Task set >>
**A.** Print the part of the UNNEST passage from "-- LEFT JOIN: All" up to and including "(individual product details).".
**B.** According to the UNNEST passage, why does the first example query return only purchase events even though its filter also names session_start? Answer in one to three sentences.

Given text >>

If you need specific values, use a correlated subquery. If you need to examine or aggregate across array elements, use FROM clause UNNEST. When in doubt, correlated subqueries are safer.

CROSS JOIN versus LEFT JOIN UNNEST

The comma syntax in FROM table, UNNEST(array) is shorthand for CROSS JOIN. This matters because CROSS JOIN silently drops rows where the array is empty or NULL.

-- Implicit CROSS JOIN: Events without items disappear
SELECT event_name, item.item_name
FROM `project.dataset.events_*`,
UNNEST(items) AS item
WHERE event_name IN ('purchase', 'session_start')

If you run this query expecting to see both purchases and session starts, you’ll only see purchases. Session start events have no items, so CROSS JOIN excludes them entirely.

Use LEFT JOIN when you need to preserve all rows:

-- LEFT JOIN: All events appear, NULL for missing items
SELECT event_name, item.item_name
FROM `project.dataset.events_*`
LEFT JOIN UNNEST(items) AS item
WHERE event_name IN ('purchase', 'session_start')

For event_params, CROSS JOIN is almost always correct since every event has parameters. For items and user_properties, default to LEFT JOIN unless you specifically want to filter to only events containing those arrays.

E-commerce patterns

E-commerce analysis in GA4 requires understanding which data lives in the ecommerce RECORD (pre-aggregated order totals) versus the items array (individual product details).

Extracted material >>
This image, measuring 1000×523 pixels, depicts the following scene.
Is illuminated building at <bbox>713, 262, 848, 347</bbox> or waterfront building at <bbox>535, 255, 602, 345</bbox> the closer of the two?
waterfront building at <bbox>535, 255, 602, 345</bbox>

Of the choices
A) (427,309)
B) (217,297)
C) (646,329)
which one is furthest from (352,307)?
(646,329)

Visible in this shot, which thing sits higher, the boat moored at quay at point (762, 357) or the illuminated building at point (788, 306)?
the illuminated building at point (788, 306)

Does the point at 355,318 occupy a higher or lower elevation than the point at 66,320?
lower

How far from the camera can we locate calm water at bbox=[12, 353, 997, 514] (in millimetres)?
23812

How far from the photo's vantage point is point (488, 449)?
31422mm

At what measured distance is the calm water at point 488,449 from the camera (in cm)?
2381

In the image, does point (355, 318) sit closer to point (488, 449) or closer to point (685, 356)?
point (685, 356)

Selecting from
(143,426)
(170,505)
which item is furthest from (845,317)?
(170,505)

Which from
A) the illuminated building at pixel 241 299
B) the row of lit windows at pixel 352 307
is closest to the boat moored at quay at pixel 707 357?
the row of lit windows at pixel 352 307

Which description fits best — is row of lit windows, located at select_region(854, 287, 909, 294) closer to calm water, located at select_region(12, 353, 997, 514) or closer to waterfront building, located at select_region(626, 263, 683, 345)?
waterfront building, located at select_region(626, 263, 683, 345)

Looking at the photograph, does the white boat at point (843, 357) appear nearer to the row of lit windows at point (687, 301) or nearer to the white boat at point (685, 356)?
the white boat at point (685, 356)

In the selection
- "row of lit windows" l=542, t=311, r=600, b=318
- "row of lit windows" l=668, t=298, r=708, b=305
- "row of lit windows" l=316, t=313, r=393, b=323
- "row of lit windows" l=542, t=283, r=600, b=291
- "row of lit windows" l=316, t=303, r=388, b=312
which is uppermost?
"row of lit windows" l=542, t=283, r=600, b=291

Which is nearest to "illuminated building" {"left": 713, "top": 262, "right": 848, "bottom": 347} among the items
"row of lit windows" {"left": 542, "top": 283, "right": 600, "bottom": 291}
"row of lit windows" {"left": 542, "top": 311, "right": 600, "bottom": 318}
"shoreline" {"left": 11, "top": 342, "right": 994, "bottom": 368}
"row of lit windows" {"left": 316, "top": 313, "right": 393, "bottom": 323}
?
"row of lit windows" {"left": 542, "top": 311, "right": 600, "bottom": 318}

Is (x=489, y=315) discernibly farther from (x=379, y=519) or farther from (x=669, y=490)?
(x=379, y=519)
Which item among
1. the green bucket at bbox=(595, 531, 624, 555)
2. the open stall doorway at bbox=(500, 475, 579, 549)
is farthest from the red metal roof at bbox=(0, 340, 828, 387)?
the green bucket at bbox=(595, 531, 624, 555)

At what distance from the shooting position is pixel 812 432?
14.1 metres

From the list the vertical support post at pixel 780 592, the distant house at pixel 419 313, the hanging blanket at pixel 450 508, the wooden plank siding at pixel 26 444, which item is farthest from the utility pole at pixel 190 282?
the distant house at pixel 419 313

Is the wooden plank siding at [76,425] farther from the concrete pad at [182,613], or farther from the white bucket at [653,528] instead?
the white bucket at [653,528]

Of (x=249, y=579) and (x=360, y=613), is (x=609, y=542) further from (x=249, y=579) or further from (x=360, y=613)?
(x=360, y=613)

--

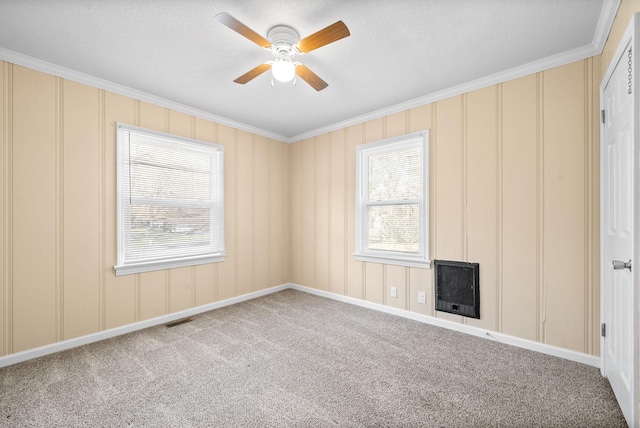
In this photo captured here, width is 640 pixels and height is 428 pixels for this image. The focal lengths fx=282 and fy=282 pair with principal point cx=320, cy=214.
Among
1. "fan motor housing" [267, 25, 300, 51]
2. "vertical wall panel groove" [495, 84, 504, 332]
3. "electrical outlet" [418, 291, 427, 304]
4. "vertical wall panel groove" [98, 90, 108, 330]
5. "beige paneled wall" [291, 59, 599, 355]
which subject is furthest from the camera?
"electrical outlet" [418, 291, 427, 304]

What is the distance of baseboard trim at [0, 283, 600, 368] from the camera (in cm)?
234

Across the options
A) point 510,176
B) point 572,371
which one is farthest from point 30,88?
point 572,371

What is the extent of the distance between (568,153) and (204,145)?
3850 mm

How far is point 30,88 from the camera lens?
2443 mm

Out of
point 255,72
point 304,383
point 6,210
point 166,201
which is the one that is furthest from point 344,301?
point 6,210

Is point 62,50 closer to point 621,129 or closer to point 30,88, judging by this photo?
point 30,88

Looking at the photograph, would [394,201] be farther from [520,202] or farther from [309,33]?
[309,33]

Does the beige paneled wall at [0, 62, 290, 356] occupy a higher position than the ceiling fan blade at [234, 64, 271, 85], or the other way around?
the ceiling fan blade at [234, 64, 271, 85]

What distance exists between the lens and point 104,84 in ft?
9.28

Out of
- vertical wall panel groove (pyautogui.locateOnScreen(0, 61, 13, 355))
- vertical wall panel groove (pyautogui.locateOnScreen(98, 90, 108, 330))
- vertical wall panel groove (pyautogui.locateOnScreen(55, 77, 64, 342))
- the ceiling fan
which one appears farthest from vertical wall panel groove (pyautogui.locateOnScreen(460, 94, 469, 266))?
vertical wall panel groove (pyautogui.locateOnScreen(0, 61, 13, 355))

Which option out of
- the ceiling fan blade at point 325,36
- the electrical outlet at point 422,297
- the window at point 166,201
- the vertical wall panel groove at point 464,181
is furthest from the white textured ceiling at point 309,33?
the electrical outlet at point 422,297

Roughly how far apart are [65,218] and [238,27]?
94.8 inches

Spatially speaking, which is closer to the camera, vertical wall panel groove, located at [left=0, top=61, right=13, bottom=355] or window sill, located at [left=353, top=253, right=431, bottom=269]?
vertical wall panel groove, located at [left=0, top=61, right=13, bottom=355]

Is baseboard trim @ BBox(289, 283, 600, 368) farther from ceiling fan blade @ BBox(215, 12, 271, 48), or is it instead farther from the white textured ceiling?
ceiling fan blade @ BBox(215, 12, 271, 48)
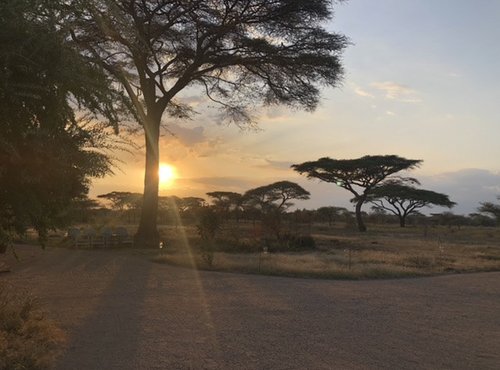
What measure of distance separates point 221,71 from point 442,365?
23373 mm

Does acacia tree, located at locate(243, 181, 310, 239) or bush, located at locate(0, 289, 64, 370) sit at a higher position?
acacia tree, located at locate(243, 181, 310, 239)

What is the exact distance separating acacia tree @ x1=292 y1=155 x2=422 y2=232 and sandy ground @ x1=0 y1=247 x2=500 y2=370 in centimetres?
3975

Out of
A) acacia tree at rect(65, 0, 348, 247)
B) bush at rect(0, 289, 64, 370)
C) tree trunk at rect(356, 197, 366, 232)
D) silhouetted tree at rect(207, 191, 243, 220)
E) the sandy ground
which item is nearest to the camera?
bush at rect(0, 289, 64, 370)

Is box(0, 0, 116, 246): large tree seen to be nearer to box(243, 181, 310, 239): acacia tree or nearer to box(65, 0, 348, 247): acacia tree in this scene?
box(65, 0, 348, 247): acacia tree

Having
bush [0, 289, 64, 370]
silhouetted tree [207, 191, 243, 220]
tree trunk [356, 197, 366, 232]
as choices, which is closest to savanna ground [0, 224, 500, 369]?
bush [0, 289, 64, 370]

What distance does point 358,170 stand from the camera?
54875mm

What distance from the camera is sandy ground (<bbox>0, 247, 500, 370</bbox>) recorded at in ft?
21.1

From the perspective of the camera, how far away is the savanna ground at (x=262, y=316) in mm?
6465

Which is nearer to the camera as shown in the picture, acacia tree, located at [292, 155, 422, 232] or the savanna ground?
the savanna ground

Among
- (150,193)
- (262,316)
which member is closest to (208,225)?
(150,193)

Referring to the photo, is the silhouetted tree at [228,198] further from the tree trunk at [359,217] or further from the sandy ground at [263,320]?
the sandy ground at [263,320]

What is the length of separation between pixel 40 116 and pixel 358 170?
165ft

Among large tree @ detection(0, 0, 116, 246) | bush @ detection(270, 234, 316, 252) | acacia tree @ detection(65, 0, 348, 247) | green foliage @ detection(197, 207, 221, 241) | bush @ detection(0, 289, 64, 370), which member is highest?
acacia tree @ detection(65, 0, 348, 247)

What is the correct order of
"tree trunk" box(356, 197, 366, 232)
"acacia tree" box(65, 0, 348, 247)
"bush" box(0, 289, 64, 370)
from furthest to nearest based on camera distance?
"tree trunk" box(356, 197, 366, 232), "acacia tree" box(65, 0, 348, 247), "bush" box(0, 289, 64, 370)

Set of answers >>
**A.**
-- LEFT JOIN: All events appear, NULL for missing items
SELECT event_name, item.item_name
FROM `project.dataset.events_*`
LEFT JOIN UNNEST(items) AS item
WHERE event_name IN ('purchase', 'session_start')

For event_params, CROSS JOIN is almost always correct since every event has parameters. For items and user_properties, default to LEFT JOIN unless you specifically want to filter to only events containing those arrays.

E-commerce patterns

E-commerce analysis in GA4 requires understanding which data lives in the ecommerce RECORD (pre-aggregated order totals) versus the items array (individual product details).

**B.** The comma syntax in the FROM clause is shorthand for CROSS JOIN, which silently drops rows where the array is empty or NULL. Session start events have no items, so CROSS JOIN excludes them entirely and only purchases appear.